Times Chronicle & Public Spirit

Switch to paper ballots to help ensure fairness, accuracy

- Greg Vellner Columnist Greg Vellner is a columnist for Montgomery Media.

Just as your car goes nowhere fast when the accelerato­r is busted, Democracy doesn’t run if its essential key, the voting process, is defective.

In other words, counting votes must always be fair and accurate, and the electoral system used be flawless.

To that end, Montgomery County has taken steps to have a new voter-verifiable paper balloting structure in place for May’s primary. The $5.8 million system replaces the county’s 22-year-old push-button method. An important element of this process: the paper trail can be audited to ensure votes are counted accurately.

Has Montco thrown out the new for the old in a return to pen and paper?

“Voters will still be able to privately cast their ballot, just like the current system, and the simple paper ballot will give them the highest confidence that their votes will be accurately recorded and counted,” said Dr. Val Arkoosh, chairperso­n, county commission­ers.

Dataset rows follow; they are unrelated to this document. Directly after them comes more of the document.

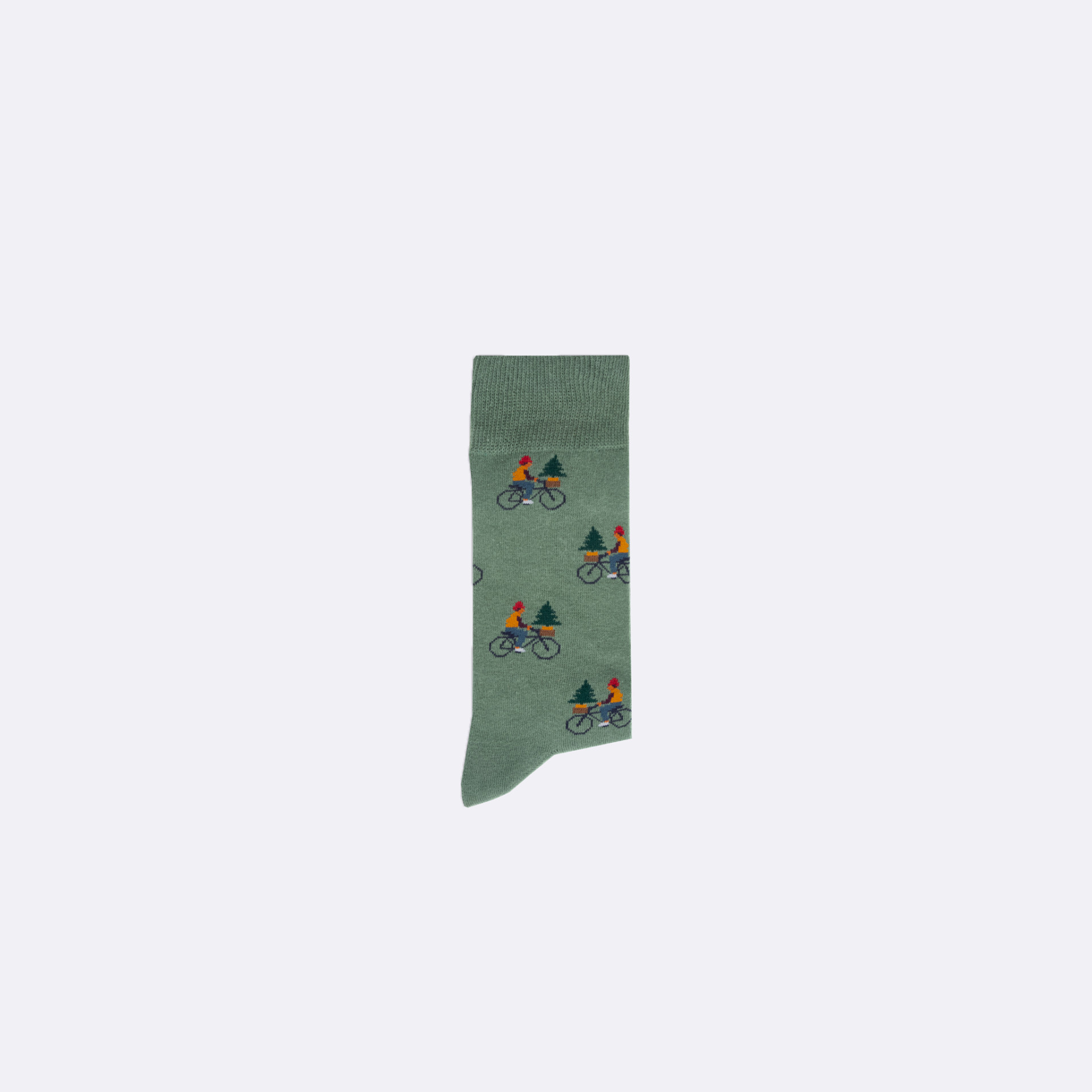 Chaussettes vert foncé & multicolore végan en coton et polyester recyclé - modèle Socks x3
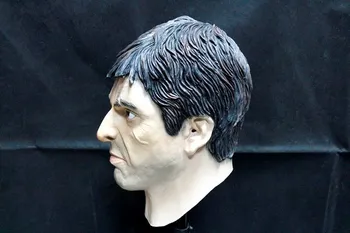 Ja ! ja! Fantastisk Realistisk Høj Kvalitet Latex Super Star Maske Fra Hollywood Scarface Al Pacino Maske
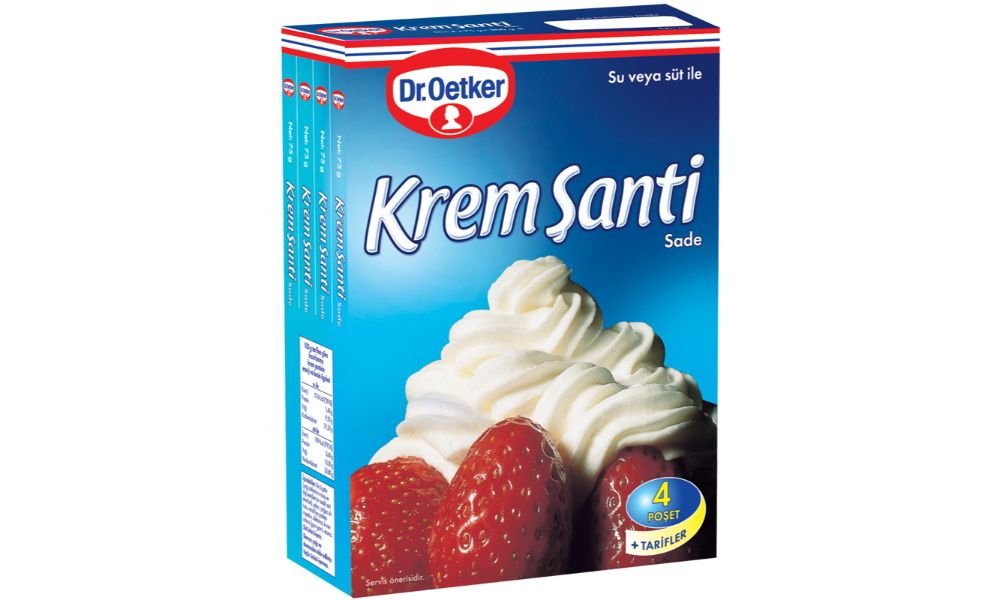DR. OETKER ნამცხვრის კრემის ფქვილი სადა 288 გრ. (12) KREM SANTI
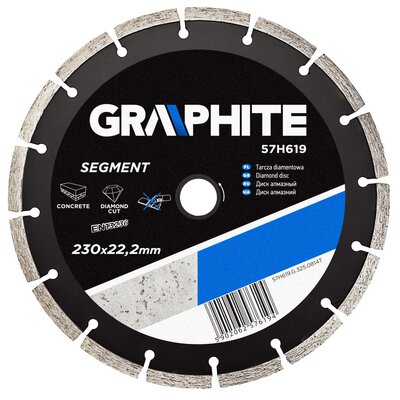 Verto Tarcza diamentowa 230 x 22.2 mm, segmentowa TOP-61H3S9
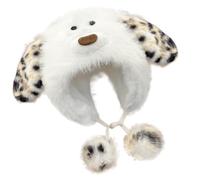 FANSHINUO Casquettes de dessin animé avec cache-oreilles pour Halloween, chapeaux en fourrure, unisexe pour l'hiver, accessoire d'extérieur, chapeau pour homme pour femme pour adultes costume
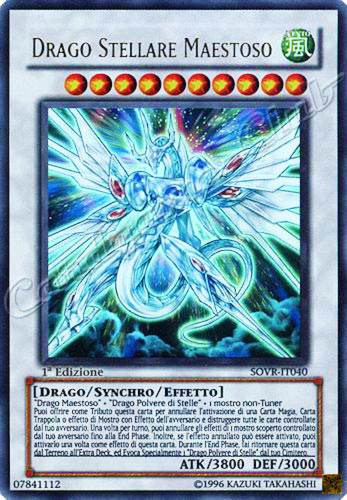 SOVR-IT040 Drago Stellare Maestoso rara ghost 1a Edizione (IT) -NEAR MINT-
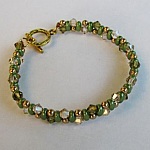 Bracelet Twinos Vert & Doré en kit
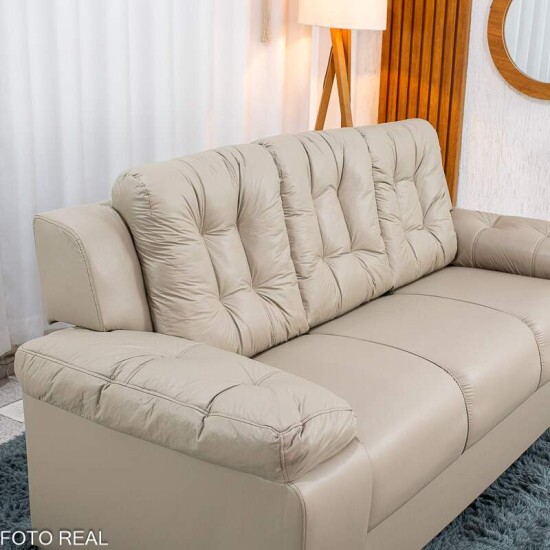 Sof� 3 Lugares 240 Courvin Areia Larg. 2.03m - Rondom�veis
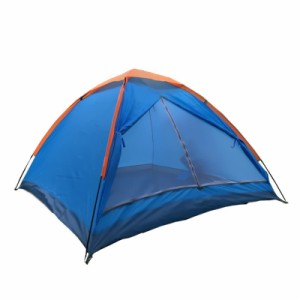 送料無料3-4人用 キャンプテント テント シングル階建て シングルドア アウトドア キャンプ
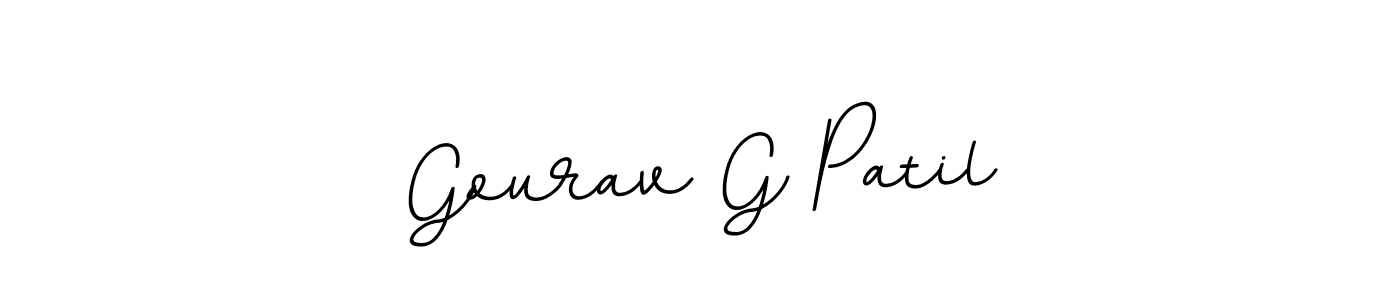 Make a beautiful signature design for name Gourav G Patil. With this signature (BallpointsItalic-DORy9) style, you can create a handwritten signature for free. Gourav G Patil signature style 11 images and pictures png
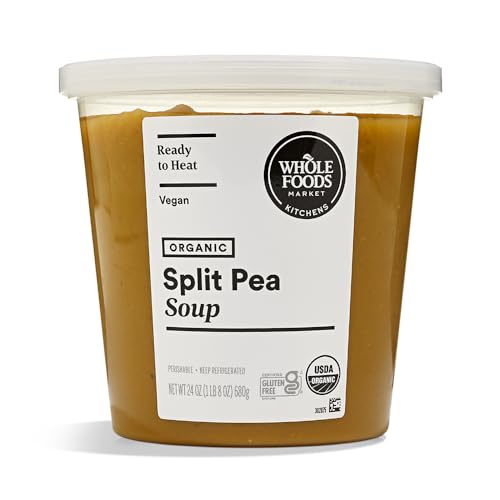 Whole Foods Kitchens, Soup Vegan Split Pea, 24 Ounce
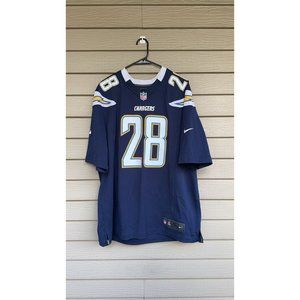 Melvin Gordon San Diego Los Angeles Chargers  Navy Nike NFL Jersey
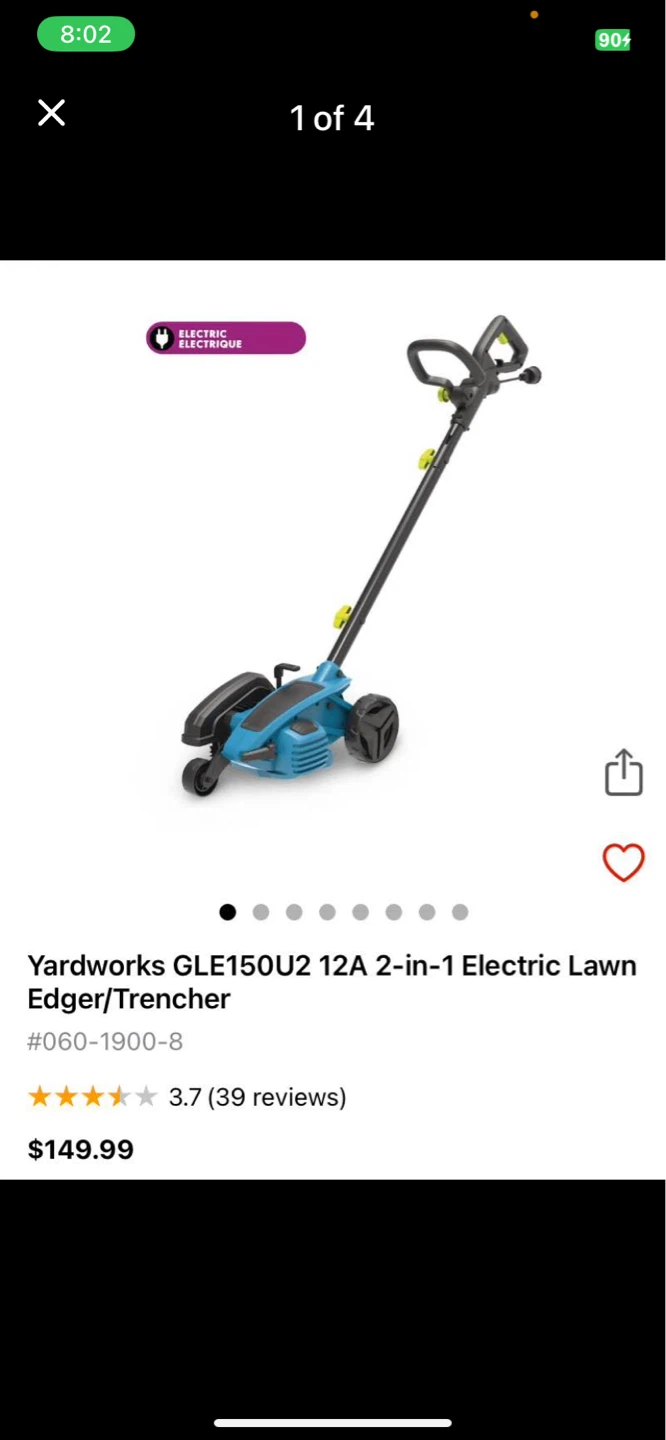 Lawn edger Yardworks  2-in-1 Electric Lawn Edger/Trencher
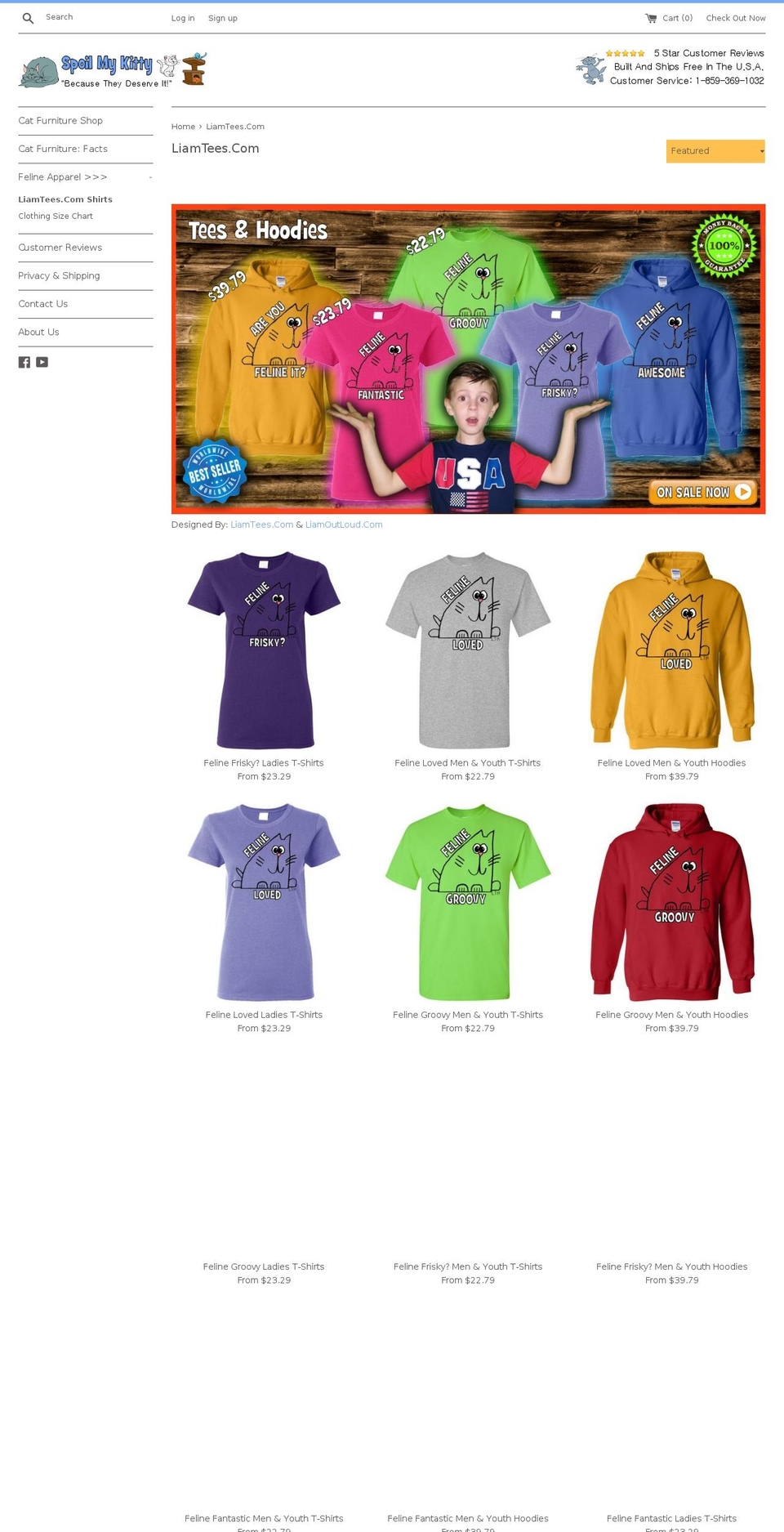 liamtees.com — Shopify storefront screenshot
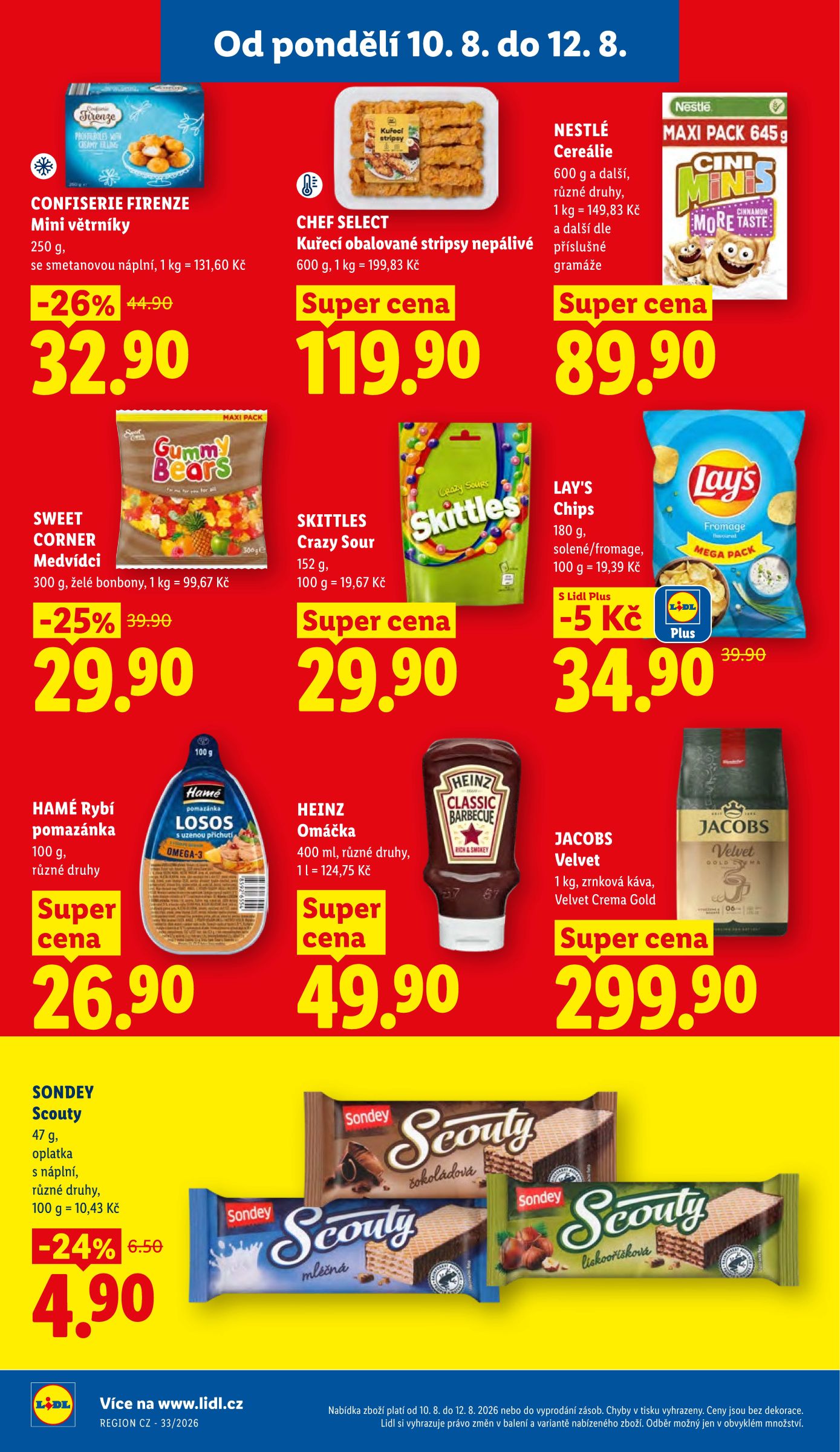 lidl - Lidl leták na příští týden od pondělí 10.08.2026 do středy 12.08.2026 - page: 28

The recent rush of electoral problems — from Russia tampering to voter count challenges — demanded voting systems everywhere work without problems. Taking away some high-tech and replacing with hands-on makes sense. In most cases with the new Montgomery County method, voters will use a pen to fill out a ballot and have the opportunit­y to check it for accuracy before submitting it to a scanner that tabulates the vote and keeps the ballot in a secure place for auditing. Polling locations also will have an ADA touchscree­n for candidate selection.

The county chose the new system with informatio­n gathered at last February’s Voting Machine Open House at Montgomery County Community College’s Blue Bell campus where more than 300 residents viewed, tested and gave feedback on a range of systems and machines.

Said John Poulos, CEO, Dominion Voting Systems, the company selected to set up the new method, “We are confident that our election technology will suit the diverse needs of the county and its voters, particular­ly in an age where quality and security are paramount.”

Paramount, indeed. Quality and security — the unassuming knowledge voting is fair and accurate — is essential. The huge and vital voting structure, shown to be frail with tampering and fraud, must be a working machine of freedom.